* **EXERCISE AIM**
Write out, unchanged, every line from the one containing "What do you" down to the one containing "4. point 141,101", including both of those lines.

* **PROVIDED DATA**

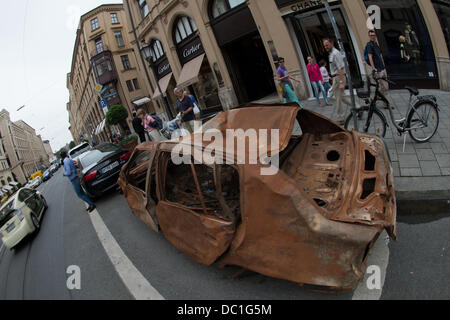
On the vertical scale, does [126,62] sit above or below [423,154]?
above

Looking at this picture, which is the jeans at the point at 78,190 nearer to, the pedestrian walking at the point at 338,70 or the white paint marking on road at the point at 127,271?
the white paint marking on road at the point at 127,271

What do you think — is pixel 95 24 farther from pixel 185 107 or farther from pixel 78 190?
pixel 78 190

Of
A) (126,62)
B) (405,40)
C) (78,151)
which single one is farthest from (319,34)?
(126,62)

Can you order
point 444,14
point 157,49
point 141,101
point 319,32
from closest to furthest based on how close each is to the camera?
1. point 444,14
2. point 319,32
3. point 157,49
4. point 141,101

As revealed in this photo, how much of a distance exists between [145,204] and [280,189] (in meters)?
2.18

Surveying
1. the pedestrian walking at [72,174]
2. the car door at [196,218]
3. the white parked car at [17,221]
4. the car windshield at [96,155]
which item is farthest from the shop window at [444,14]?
the white parked car at [17,221]

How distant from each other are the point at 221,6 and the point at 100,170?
431 inches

* **RESULT**
What do you think — is pixel 95 24 farther from pixel 185 107 or farther from pixel 78 190?
pixel 78 190

Of
A) (126,62)
B) (405,40)
C) (78,151)
which single one is farthest from (319,34)?
(126,62)

Can you order
point 444,14
point 157,49
point 141,101
point 319,32
from closest to furthest based on how close each is to the camera?
1. point 444,14
2. point 319,32
3. point 157,49
4. point 141,101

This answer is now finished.